• _EXCERPT_
** start **
William Henry Pratt (23 November 1887 – 2 February 1969), better known by his stage name Boris Karloff, was an English actor.[1]

The role of Frankenstein's monster in Frankenstein (1931) made Karloff a star. The bulky costume with four inch platform boots made it an arduous role but the costume and torturously administered makeup produced the classic image. The costume was a job in its self for Karloff with the shoes weighing 13 pounds each, and Karloff having to sleep in between two books in order for him to not ruin his monster makeup. Universal Studios now owns the copyright to the makeup designed by Jack Pierce. Boris was lucky to get the part, as it had supposedly been offered to Bela Lugosi, who declined it. A year later, Karloff played another iconic character, Imhotep in The Mummy. The Old Dark House (with Charles Laughton) and the starring role in The Mask of Fu Manchu quickly followed. These films all confirmed Karloff's newfound stardom.
** end **
Answer these three questions from the Boris Karloff excerpt:
1. What was Karloff's birth name?
2. Who designed the makeup for Frankenstein's monster?
3. What character did Karloff play in The Mummy?
The lines after this text aren't needed for anything here.

Items in a dataset:
** start **
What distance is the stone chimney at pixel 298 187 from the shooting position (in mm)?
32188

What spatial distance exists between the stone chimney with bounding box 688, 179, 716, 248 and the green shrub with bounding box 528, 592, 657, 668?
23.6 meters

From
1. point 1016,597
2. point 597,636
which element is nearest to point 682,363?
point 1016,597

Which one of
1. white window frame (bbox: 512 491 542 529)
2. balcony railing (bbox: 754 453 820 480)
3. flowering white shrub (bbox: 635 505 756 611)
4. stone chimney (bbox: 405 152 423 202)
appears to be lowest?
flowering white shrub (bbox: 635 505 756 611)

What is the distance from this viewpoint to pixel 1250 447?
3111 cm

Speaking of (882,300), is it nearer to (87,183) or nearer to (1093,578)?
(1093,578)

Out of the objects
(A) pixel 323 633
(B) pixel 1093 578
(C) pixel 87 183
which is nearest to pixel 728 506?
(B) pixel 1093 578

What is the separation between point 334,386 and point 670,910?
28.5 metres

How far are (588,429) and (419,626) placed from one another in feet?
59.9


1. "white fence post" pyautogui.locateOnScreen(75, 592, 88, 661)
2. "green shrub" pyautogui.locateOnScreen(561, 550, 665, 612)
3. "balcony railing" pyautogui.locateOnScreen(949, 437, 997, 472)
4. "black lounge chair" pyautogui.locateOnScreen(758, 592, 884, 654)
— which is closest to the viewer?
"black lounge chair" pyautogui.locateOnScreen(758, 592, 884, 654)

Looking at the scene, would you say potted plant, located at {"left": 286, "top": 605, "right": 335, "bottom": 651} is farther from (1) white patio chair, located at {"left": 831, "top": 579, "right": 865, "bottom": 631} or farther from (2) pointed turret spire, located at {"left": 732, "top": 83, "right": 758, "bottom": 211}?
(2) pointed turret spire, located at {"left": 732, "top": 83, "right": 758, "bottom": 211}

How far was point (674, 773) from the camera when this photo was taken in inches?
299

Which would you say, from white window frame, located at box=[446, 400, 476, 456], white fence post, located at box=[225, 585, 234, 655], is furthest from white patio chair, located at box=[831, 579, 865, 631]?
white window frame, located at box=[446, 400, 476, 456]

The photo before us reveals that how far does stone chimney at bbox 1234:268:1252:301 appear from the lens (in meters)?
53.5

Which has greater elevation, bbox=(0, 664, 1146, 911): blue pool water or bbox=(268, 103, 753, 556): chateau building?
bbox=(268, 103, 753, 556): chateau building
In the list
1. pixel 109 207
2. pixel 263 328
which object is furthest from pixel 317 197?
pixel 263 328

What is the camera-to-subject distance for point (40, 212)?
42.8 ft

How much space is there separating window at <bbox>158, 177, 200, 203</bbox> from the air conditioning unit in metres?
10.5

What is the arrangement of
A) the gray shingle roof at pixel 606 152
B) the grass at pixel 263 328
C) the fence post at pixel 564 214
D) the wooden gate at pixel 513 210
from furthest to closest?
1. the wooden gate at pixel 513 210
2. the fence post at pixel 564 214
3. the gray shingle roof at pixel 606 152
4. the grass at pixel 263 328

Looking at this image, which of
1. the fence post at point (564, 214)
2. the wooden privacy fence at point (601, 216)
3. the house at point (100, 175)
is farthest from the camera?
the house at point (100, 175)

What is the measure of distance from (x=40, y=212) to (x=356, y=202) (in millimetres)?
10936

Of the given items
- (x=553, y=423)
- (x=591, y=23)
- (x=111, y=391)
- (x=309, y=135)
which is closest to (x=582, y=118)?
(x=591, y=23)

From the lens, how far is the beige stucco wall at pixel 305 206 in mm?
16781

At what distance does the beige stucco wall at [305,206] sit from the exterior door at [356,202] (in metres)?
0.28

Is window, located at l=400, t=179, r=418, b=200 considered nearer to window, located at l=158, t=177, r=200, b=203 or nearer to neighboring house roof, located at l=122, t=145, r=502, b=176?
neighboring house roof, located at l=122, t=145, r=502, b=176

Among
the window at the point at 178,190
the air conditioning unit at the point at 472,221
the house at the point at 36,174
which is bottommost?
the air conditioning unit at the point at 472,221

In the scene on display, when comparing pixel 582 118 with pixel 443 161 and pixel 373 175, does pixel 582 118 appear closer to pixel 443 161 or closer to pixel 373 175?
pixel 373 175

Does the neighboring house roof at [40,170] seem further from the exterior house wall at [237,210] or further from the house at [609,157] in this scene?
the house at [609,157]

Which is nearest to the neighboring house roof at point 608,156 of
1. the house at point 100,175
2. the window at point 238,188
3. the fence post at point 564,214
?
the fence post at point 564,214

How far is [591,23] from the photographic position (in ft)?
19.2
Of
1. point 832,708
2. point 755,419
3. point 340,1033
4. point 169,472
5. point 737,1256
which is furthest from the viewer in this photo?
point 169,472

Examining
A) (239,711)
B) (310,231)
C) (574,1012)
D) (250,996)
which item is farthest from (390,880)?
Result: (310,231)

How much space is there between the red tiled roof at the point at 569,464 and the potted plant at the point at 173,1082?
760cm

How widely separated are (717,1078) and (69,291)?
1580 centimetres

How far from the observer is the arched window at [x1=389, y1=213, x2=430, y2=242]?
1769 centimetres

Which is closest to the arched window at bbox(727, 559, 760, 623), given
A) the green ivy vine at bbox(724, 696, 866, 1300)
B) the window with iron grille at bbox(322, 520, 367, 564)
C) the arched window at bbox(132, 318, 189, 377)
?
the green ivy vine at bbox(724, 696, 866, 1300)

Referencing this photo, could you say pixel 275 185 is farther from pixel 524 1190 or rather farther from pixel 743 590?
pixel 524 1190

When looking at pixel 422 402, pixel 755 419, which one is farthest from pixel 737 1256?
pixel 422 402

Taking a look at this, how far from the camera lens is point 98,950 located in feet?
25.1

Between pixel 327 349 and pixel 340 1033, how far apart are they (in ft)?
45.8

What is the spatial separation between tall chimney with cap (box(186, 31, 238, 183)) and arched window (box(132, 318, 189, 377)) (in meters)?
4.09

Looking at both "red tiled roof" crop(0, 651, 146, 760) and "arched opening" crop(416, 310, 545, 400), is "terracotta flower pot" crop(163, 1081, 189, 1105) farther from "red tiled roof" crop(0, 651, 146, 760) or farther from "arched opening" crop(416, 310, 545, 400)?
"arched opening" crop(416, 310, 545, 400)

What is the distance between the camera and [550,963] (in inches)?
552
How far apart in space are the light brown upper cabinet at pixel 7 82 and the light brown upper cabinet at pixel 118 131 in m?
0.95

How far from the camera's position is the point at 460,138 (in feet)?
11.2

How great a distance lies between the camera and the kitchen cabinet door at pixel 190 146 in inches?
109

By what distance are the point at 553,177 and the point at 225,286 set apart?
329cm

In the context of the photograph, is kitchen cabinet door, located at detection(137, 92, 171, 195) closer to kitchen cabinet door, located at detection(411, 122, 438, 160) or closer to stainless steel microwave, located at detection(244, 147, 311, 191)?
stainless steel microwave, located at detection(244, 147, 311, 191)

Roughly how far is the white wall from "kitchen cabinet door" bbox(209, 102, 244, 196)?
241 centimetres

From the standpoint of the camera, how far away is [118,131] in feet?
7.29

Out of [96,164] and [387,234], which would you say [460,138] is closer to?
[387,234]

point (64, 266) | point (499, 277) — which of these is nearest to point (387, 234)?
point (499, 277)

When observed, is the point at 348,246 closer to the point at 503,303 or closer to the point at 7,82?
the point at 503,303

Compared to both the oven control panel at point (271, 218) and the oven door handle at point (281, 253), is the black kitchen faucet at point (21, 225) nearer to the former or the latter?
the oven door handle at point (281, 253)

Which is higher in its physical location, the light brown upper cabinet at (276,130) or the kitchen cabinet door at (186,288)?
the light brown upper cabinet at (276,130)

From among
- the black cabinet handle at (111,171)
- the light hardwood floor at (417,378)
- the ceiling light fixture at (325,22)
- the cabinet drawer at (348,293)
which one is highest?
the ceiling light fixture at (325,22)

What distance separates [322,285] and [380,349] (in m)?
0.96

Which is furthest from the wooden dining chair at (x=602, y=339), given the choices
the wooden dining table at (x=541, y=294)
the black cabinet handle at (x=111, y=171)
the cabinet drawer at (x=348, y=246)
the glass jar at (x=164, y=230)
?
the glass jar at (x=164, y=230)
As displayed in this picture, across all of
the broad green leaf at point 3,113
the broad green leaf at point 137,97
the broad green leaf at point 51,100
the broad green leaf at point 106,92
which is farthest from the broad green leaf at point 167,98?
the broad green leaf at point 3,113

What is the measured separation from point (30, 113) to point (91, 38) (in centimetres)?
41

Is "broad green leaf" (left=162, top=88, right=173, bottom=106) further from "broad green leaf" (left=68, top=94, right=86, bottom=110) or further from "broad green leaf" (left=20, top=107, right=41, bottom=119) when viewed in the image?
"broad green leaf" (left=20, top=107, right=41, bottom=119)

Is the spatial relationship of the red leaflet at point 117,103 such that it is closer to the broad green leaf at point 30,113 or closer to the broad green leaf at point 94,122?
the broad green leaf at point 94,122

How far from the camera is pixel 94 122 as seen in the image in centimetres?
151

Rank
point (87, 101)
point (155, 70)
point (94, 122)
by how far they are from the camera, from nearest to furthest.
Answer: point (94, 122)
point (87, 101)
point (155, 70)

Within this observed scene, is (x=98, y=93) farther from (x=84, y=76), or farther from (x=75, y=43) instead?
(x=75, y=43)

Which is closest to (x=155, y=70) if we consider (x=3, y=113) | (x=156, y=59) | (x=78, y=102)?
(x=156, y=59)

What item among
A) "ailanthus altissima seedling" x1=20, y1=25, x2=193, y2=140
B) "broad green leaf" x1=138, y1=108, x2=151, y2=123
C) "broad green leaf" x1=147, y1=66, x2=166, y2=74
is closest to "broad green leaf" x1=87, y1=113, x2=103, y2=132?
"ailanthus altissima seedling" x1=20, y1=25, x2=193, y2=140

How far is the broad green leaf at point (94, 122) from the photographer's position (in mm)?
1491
** end **
• _FINAL RESULT_
1. William Henry Pratt
2. Jack Pierce
3. Imhotep